Data entries:

((

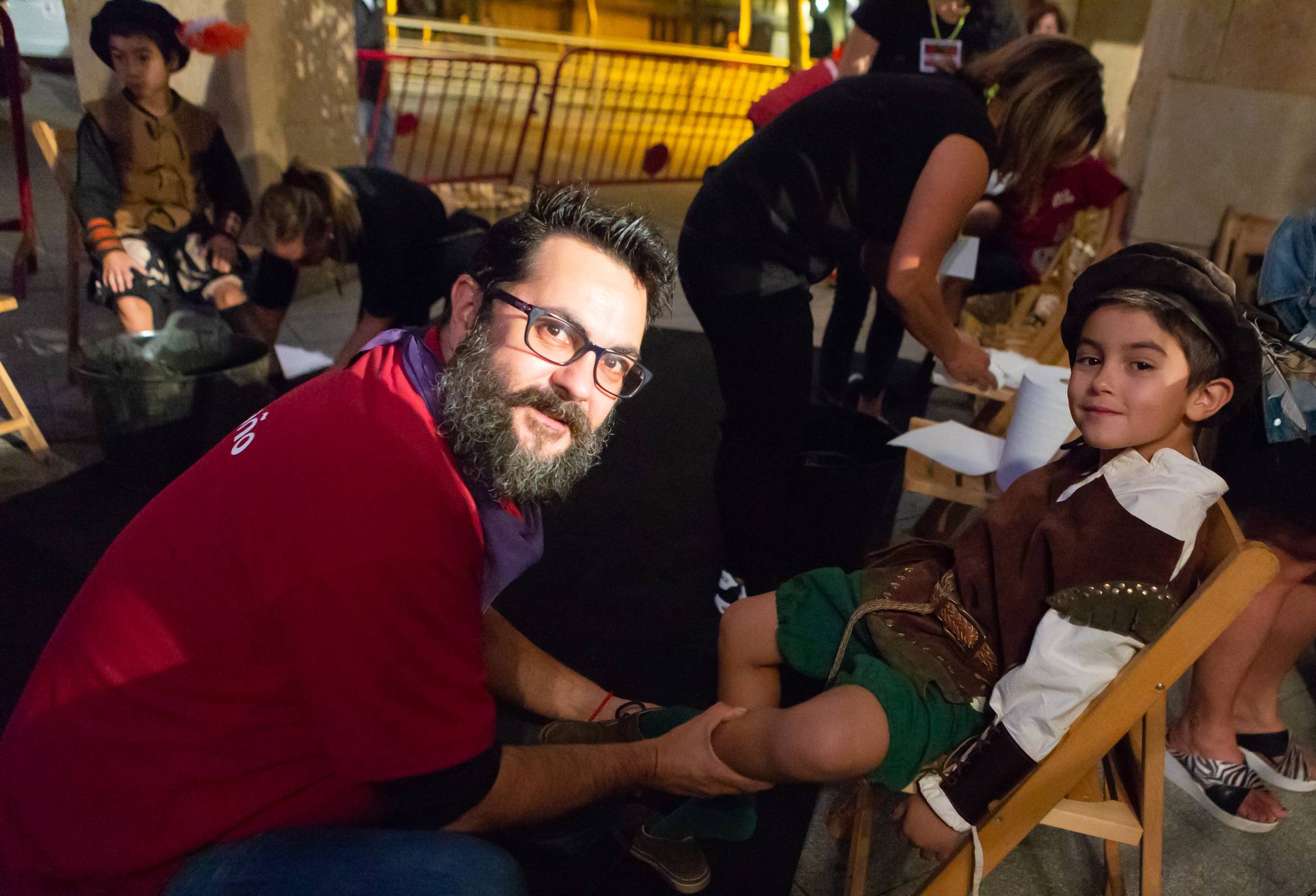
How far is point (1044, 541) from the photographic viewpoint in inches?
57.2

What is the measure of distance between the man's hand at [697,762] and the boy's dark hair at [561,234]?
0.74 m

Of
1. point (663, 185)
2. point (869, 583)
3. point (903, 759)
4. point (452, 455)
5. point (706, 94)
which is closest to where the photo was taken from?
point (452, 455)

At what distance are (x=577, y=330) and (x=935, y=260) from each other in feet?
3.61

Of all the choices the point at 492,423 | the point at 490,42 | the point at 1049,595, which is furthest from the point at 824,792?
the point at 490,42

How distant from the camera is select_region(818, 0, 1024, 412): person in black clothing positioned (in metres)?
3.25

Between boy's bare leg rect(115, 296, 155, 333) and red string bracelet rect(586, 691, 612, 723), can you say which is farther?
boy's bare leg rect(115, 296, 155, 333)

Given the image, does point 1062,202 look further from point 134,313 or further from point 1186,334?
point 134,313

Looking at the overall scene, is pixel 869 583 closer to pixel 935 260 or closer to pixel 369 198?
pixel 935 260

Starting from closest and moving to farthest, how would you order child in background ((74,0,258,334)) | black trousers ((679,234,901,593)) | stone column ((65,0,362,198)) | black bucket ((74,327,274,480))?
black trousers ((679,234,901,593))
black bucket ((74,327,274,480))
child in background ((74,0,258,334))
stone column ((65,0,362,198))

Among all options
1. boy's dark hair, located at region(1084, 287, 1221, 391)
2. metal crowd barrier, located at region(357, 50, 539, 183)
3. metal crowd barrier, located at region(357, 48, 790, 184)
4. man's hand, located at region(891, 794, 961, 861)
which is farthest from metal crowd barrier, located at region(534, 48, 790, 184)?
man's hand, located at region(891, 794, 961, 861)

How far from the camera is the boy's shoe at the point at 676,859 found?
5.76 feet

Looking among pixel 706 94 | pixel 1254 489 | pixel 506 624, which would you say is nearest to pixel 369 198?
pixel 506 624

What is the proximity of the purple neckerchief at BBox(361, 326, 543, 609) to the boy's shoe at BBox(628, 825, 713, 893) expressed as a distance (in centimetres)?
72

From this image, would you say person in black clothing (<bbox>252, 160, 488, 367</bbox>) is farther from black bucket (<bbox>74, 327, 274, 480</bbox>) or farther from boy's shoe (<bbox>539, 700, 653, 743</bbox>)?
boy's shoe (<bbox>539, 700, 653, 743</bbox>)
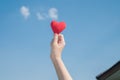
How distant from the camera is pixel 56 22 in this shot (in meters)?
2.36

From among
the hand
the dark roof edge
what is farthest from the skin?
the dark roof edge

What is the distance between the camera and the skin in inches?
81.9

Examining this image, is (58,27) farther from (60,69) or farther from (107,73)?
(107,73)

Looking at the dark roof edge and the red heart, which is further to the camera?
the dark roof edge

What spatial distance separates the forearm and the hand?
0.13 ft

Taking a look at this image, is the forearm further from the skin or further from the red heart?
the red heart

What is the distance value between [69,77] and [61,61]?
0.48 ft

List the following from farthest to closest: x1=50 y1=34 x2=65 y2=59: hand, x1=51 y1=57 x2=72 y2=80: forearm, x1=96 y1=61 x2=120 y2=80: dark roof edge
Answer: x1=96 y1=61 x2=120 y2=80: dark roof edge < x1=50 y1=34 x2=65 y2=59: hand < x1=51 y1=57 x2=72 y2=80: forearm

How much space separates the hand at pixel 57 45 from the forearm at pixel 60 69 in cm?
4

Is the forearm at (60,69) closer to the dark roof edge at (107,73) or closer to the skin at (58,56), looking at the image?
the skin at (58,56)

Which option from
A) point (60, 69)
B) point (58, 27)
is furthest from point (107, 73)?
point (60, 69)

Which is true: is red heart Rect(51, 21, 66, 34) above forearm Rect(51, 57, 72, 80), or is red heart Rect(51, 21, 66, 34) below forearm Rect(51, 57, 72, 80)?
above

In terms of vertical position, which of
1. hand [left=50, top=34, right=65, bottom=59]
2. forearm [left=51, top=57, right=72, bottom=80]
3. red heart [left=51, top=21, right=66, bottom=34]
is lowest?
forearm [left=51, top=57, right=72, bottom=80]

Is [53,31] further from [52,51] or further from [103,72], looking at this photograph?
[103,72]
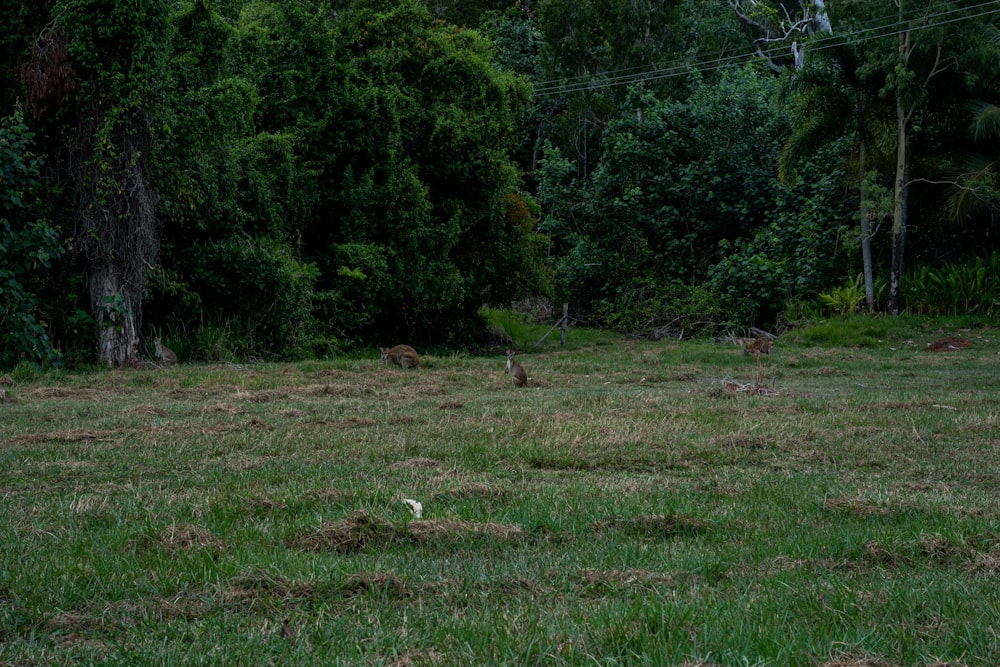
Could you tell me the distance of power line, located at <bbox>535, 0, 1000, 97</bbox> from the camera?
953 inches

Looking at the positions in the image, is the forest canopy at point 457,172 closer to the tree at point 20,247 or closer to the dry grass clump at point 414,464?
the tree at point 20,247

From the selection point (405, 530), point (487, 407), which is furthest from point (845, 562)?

))

Description of the task:
Pictures are to be left out; the records above must be repeated word for word.

Final answer:
How far is point (1044, 541) from the photographic viewpoint in inches?
57.2

What is the measure of distance between the man's hand at [697,762] and the boy's dark hair at [561,234]?
0.74 m

Of
1. point (663, 185)
2. point (869, 583)
3. point (903, 759)
4. point (452, 455)
5. point (706, 94)
which is closest to where the photo was taken from?
point (452, 455)

At what distance are (x=577, y=330) and (x=935, y=260) from each other in feet?
3.61

Of all the choices the point at 492,423 | the point at 490,42 | the point at 1049,595, which is furthest from the point at 824,792?
the point at 490,42

How distant from the camera is select_region(818, 0, 1024, 412): person in black clothing positioned (in metres)?
3.25

Between boy's bare leg rect(115, 296, 155, 333) and red string bracelet rect(586, 691, 612, 723), can you say which is farther?
boy's bare leg rect(115, 296, 155, 333)

Given the image, does point 1062,202 look further from point 134,313 or further from point 1186,334?
point 134,313

Looking at the overall scene, is pixel 869 583 closer to pixel 935 260 or closer to pixel 369 198?
pixel 935 260

Starting from closest and moving to farthest, how would you order child in background ((74,0,258,334)) | black trousers ((679,234,901,593)) | stone column ((65,0,362,198)) | black bucket ((74,327,274,480))?
black trousers ((679,234,901,593))
black bucket ((74,327,274,480))
child in background ((74,0,258,334))
stone column ((65,0,362,198))

Among all options
1. boy's dark hair, located at region(1084, 287, 1221, 391)
2. metal crowd barrier, located at region(357, 50, 539, 183)
3. metal crowd barrier, located at region(357, 48, 790, 184)
4. man's hand, located at region(891, 794, 961, 861)
which is farthest from metal crowd barrier, located at region(534, 48, 790, 184)?
man's hand, located at region(891, 794, 961, 861)

How far from the camera is the boy's shoe at the point at 676,859 found?
5.76 feet

Looking among pixel 706 94 | pixel 1254 489 | pixel 506 624, which would you say is nearest to pixel 369 198?
pixel 506 624

What is the proximity of the purple neckerchief at BBox(361, 326, 543, 609) to the boy's shoe at BBox(628, 825, 713, 893) expressed as a distance (in centimetres)?
72

From this image, would you say person in black clothing (<bbox>252, 160, 488, 367</bbox>) is farther from black bucket (<bbox>74, 327, 274, 480</bbox>) or farther from boy's shoe (<bbox>539, 700, 653, 743</bbox>)?
boy's shoe (<bbox>539, 700, 653, 743</bbox>)
How distant from the camera is pixel 56 22 in this shot (in meters)?
2.36

From among
the hand
the dark roof edge
what is farthest from the skin?
the dark roof edge

What is the distance between the camera and the skin in inches?
81.9

Examining this image, is (58,27) farther from (60,69) or farther from (107,73)?
(107,73)

Looking at the dark roof edge and the red heart, which is further to the camera?
the dark roof edge

What spatial distance separates the forearm and the hand?
0.13 ft

Taking a look at this image, is the forearm further from the skin or further from the red heart?
the red heart

What is the distance value between [69,77] and [61,61]?
0.48 ft

List the following from farthest to closest: x1=50 y1=34 x2=65 y2=59: hand, x1=51 y1=57 x2=72 y2=80: forearm, x1=96 y1=61 x2=120 y2=80: dark roof edge
Answer: x1=96 y1=61 x2=120 y2=80: dark roof edge < x1=50 y1=34 x2=65 y2=59: hand < x1=51 y1=57 x2=72 y2=80: forearm

How much space separates the hand at pixel 57 45 from the forearm at pixel 60 69 in cm?
4

Is the forearm at (60,69) closer to the dark roof edge at (107,73) or closer to the skin at (58,56), looking at the image?
the skin at (58,56)

Which option from
A) point (60, 69)
B) point (58, 27)
is furthest from point (107, 73)?
point (60, 69)

Which is true: is red heart Rect(51, 21, 66, 34) above forearm Rect(51, 57, 72, 80), or is red heart Rect(51, 21, 66, 34) below forearm Rect(51, 57, 72, 80)?
above

In terms of vertical position, which of
1. hand [left=50, top=34, right=65, bottom=59]
2. forearm [left=51, top=57, right=72, bottom=80]
3. red heart [left=51, top=21, right=66, bottom=34]
is lowest?
forearm [left=51, top=57, right=72, bottom=80]

Is [53,31] further from [52,51] or further from [103,72], looking at this photograph?
[103,72]
Could you tell me the distance of power line, located at <bbox>535, 0, 1000, 97</bbox> from the camera?
953 inches

Looking at the positions in the image, is the forest canopy at point 457,172 closer to the tree at point 20,247 or closer to the dry grass clump at point 414,464?
the tree at point 20,247

From the selection point (405, 530), point (487, 407), which is furthest from point (845, 562)?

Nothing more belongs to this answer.